Ambientato durante la Guerra civile, The Hateful Eight, ottavo e ultimo lavoro di Quentin Tarantino, si mostra molto particolare nel suo genere, essendo un mix di generi, tanto che potremmo chiederci se, abbandonato l'aspetto di un western classico, in realtà non si debba parlare di thriller, commedia, film drammatico, claustrofobica pellicola ad alta tensione, film di Natale post Natale? Il vero problema non è quello di incasellare il tutto in precisi parametri cinematografici, bensì quello di ritrovare un senso più compiuto dietro le abbaglianti immagini.
Si parte così con un prodotto corale dove tutte le vecchie glorie del cinema di Tarantino tornano nel tentativo di riprendere da dove le avevamo lasciate, esattamente dove le avevamo lasciate. Proprio per questo sembra per certi versi di assistere ad un'autocelebrazione, dove non solo ritroviamo coloro ai quali eravamo abituati ma anche e soprattutto ambientazioni che non ci sono nuove in una storia che è tutto fuorché originale. Tutto comincia in una landa desolata nel più feroce degli scenari in cui un uomo possa trovarsi, una terra dove la natura è nemica e dove immense gelide vallate segnano la linea dell'orizzonte. L'ambientazione western era già stata affrontata nel precedente Django Unchained, ci ritroviamo quindi davanti ad un omaggio, ancora una volta, ai grandi maestri del passato ma in particolare, come dichiara Tarantino, a Sergio Leone, abbondando in citazioni e, soprattutto, in autocitazioni.

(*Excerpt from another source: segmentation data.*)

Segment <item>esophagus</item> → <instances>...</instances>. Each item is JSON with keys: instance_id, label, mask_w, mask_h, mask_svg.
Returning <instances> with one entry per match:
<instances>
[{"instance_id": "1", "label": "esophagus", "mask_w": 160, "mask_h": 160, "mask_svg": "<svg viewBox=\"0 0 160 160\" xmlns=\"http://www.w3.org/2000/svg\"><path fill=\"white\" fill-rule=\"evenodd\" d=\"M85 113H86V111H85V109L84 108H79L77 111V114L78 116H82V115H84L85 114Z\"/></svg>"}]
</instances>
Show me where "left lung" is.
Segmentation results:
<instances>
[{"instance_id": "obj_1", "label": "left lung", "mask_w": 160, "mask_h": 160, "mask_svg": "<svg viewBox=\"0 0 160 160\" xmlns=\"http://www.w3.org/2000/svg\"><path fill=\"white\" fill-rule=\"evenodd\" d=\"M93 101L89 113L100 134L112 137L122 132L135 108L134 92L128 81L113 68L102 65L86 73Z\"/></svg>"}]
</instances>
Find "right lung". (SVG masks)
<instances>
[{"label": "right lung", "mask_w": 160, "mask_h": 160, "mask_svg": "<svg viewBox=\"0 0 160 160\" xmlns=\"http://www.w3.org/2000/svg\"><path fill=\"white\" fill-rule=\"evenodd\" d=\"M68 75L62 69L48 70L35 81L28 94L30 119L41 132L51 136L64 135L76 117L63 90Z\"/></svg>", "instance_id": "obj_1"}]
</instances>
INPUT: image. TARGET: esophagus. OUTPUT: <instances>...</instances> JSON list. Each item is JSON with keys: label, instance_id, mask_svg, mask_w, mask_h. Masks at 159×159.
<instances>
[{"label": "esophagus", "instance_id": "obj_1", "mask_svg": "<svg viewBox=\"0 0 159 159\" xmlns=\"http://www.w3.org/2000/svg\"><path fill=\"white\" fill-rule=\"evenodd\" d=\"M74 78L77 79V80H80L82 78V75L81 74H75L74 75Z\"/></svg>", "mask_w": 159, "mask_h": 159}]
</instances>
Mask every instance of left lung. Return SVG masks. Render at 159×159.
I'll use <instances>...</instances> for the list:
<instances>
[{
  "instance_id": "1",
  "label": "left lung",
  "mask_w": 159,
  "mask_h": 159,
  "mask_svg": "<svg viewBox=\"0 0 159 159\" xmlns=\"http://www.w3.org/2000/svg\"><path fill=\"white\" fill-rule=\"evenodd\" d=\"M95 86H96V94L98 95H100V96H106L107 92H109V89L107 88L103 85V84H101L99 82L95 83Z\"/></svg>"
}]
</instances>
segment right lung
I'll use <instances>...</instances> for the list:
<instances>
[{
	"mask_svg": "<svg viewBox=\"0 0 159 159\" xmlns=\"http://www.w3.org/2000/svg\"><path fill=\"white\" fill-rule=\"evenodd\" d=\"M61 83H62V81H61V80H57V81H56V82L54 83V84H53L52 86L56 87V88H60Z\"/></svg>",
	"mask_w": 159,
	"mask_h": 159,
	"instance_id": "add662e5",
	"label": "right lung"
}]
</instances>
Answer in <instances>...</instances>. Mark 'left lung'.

Ma oltre che a Leone, anche se in chiave leggermente dissonante, The Hateful Eight è chiaramente legato a La Cosa di John Carpenter, a sua volta pellicola ispiratrice de Le Iene. Da La Cosa, oltre che il protagonista Kurt Russell e il direttore della colonna sonora, Tarantino riprende le stesse ansiogene e innevate ambientazioni, per protagonisti che rinchiude dentro scricchiolanti pareti di un rifugio isolato, limitati fisicamente sotto il giogo della costante minaccia di un nemico invisibile ma tangibile al contempo, nella classica lotta alla sopravvivenza. Un luogo non luogo perduto in un tagliente gelo, in cui solo un rifugio può sembrare un porto sicuro, dove non vi è in realtà salvezza perchè tutti saranno l'uno contro l'altro per causa e indole, divisi in fazioni ma purtroppo esenti da colpi di scena. Un discorso preciso va intrapreso sulla scrittura alla base di questo lavoro, che inizialmente si presenta come un thriller grottesco con struttura teatrale, serratissimi dialoghi in un'unità di luogo e di tempo, nonostante i numerosi, ma non necessari, flashback a ripercorrere gli eventi da più angolazioni, come una sorta di Rashomon postmoderno in cui ognuno, o quasi, racconta la sua versione dei fatti. Si entra in un percorso accidentato posto ad evidenziare, ma finendo con il mortificare e appiattire, la bravura degli stessi interpreti. Ecco che si ripropongono i medesimi personaggi con le medesime formule interpretative attuate in passato, in questo non c'è novità né scelta coraggiosa per oltre tre ore che non valgono l'opera magnificente che si voleva portare a termine e, anche se non si può assolutamente dire che quello che ci scorre davanti è un brutto spettacolo, il cliché a volte può essere decisamente ridondante. Tarantino non ha la cifra di opere monumentali, come i grandi autori su cui forgia i suoi lavori, e ancora una volta la sceneggiatura citofonata dall'inizio alla fine, rende troppo prevedibile il tutto, strizzando continuamente l'occhio al grande pubblico, abbassando il target giocando sulla facile comprensibilità, alle mode old style del momento, all'esplosione patinata di colori e campi lunghi nell'abbondante postproduzione che invalida la presenza di una tecnica registica.
Definire The Hateful Eight un Le Iene in salsa western è un'affermazione troppo azzardata: non è presente nemmeno un vago ricordo dell'originalità prepotente di un lavoro che ha dato seguito a imitazioni per i 20 anni successivi. Parlando di copie di copie in una rete di infiniti rimandi artistici mediatici e pubblicitari, anche la colonna sonora inedita, creata dal Maestro Ennio Morricone, è una riproposizione. Diversi brani, erano stati composti proprio per La Cosa ma mai utilizzati all'epoca quindi riarrangiati e utilizzati ora, tutti tranne uno che è invece presente nel film di Carpenter.
Forse questo è un po' il passo più lungo della gamba, quello dal sentore di inadeguatezza, dall'indole di un quasi sequestro di persona, che ci attanaglia per un lungo lungo tempo in cui avremmo potuto anche scappare all'intervallo, o iniziare a vederlo da subito dopo, un po' a scelta.